_Exercise brief_: Switch "slide" to "page" in the listing from its first line up to and including the line with "What is the value for Приливи", and write those lines out again with nothing else changed.

_Records shown_:
★ ★ ★ ★ ★ ★ ★

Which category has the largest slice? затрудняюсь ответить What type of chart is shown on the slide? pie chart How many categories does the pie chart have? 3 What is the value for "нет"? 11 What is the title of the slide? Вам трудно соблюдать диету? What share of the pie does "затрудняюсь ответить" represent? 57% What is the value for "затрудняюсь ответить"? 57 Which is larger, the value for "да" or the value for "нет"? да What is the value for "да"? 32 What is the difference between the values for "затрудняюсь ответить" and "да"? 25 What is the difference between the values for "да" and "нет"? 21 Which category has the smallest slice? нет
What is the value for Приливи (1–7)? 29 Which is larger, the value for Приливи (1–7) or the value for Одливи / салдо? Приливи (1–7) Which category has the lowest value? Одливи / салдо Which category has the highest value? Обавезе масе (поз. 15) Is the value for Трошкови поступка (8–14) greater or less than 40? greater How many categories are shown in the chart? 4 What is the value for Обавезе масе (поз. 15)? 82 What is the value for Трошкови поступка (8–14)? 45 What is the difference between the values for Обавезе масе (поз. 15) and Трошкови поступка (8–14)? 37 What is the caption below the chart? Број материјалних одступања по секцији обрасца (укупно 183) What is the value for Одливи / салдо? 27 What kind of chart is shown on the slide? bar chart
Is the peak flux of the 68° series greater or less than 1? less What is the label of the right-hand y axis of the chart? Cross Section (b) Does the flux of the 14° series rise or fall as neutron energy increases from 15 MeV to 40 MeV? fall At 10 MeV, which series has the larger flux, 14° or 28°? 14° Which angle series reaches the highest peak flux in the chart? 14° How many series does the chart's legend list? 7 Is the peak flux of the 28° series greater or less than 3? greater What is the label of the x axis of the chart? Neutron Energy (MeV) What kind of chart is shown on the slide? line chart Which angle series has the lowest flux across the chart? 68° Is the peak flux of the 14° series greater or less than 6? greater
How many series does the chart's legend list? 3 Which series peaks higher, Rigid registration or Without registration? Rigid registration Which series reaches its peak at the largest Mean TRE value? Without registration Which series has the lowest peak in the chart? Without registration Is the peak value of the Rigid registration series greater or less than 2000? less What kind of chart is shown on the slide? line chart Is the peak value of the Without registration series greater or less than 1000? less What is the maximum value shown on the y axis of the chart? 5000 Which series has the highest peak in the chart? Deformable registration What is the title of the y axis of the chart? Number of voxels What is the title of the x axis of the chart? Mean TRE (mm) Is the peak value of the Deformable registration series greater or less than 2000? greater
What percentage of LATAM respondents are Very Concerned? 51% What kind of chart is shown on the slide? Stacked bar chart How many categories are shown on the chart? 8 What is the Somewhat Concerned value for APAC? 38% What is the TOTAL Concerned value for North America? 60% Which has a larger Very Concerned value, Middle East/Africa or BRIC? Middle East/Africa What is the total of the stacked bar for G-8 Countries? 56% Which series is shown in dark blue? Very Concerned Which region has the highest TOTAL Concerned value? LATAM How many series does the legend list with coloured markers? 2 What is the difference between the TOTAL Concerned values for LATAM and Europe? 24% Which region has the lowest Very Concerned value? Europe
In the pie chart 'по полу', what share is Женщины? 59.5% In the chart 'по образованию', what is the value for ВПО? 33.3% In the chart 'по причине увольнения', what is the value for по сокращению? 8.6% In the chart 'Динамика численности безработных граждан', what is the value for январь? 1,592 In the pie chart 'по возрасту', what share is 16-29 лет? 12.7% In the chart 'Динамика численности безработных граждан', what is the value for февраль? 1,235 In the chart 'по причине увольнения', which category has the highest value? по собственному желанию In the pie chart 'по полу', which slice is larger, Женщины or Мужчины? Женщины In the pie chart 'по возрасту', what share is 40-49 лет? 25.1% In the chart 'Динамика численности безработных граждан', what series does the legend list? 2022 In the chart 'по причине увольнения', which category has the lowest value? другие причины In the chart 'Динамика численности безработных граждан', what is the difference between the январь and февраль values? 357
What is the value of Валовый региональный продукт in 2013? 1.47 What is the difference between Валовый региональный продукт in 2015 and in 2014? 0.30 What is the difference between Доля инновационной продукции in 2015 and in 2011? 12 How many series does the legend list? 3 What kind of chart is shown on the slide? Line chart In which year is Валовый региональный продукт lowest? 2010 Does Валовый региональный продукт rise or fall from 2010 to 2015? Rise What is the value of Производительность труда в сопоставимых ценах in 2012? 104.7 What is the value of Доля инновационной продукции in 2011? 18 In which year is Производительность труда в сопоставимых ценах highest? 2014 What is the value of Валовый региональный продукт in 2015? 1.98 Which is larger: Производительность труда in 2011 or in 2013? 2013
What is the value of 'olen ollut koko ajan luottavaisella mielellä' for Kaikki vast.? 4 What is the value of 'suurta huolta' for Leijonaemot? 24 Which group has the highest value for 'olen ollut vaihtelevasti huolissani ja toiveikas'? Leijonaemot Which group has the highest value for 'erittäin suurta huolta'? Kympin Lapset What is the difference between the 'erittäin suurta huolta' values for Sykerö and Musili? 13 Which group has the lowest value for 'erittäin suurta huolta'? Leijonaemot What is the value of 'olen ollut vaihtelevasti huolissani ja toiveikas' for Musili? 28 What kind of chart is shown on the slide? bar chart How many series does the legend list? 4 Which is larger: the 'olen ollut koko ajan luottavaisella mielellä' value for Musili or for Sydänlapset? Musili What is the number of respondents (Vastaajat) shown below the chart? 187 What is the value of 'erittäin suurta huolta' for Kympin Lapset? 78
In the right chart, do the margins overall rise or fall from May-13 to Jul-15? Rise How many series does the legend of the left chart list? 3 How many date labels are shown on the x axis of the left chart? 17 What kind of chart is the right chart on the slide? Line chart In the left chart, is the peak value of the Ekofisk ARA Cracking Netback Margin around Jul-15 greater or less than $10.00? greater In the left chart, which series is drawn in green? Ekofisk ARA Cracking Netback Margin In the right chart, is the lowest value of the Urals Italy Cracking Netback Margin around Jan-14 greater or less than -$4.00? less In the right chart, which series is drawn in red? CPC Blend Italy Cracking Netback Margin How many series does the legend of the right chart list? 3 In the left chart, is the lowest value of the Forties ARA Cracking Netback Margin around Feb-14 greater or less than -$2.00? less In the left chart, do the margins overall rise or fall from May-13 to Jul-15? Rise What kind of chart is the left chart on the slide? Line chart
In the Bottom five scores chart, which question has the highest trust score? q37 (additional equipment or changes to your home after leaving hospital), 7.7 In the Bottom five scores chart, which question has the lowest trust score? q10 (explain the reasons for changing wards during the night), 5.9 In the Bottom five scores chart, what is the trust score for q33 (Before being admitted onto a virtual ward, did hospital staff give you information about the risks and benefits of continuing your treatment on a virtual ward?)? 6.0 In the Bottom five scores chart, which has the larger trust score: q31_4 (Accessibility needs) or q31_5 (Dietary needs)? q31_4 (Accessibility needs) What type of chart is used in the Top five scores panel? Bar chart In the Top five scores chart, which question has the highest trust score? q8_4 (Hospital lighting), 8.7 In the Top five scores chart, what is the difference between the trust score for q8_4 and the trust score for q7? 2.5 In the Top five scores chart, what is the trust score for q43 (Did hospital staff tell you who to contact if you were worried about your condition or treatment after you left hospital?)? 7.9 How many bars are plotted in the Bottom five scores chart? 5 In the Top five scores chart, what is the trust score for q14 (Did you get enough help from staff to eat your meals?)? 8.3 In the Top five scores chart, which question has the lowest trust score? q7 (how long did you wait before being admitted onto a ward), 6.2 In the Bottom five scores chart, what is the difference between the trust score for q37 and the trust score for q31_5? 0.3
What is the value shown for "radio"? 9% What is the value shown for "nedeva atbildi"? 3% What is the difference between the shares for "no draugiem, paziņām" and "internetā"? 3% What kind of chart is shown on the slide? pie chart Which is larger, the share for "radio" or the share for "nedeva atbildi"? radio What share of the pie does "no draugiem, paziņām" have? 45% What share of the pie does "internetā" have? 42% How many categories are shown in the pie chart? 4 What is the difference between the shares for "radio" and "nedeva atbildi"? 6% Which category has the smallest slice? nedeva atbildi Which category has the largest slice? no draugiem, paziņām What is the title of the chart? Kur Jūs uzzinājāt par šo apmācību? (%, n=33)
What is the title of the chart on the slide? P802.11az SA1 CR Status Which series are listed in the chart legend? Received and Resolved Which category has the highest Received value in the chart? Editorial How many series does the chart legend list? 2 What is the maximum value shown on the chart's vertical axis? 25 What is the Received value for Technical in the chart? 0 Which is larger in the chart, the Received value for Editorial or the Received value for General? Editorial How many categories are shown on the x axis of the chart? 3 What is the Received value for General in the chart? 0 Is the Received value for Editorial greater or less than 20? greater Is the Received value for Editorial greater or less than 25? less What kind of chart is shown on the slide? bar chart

★ ★ ★ ★ ★ ★ ★

_Finished task_:
Which category has the largest slice? затрудняюсь ответить What type of chart is shown on the page? pie chart How many categories does the pie chart have? 3 What is the value for "нет"? 11 What is the title of the page? Вам трудно соблюдать диету? What share of the pie does "затрудняюсь ответить" represent? 57% What is the value for "затрудняюсь ответить"? 57 Which is larger, the value for "да" or the value for "нет"? да What is the value for "да"? 32 What is the difference between the values for "затрудняюсь ответить" and "да"? 25 What is the difference between the values for "да" and "нет"? 21 Which category has the smallest slice? нет
What is the value for Приливи (1–7)? 29 Which is larger, the value for Приливи (1–7) or the value for Одливи / салдо? Приливи (1–7) Which category has the lowest value? Одливи / салдо Which category has the highest value? Обавезе масе (поз. 15) Is the value for Трошкови поступка (8–14) greater or less than 40? greater How many categories are shown in the chart? 4 What is the value for Обавезе масе (поз. 15)? 82 What is the value for Трошкови поступка (8–14)? 45 What is the difference between the values for Обавезе масе (поз. 15) and Трошкови поступка (8–14)? 37 What is the caption below the chart? Број материјалних одступања по секцији обрасца (укупно 183) What is the value for Одливи / салдо? 27 What kind of chart is shown on the page? bar chart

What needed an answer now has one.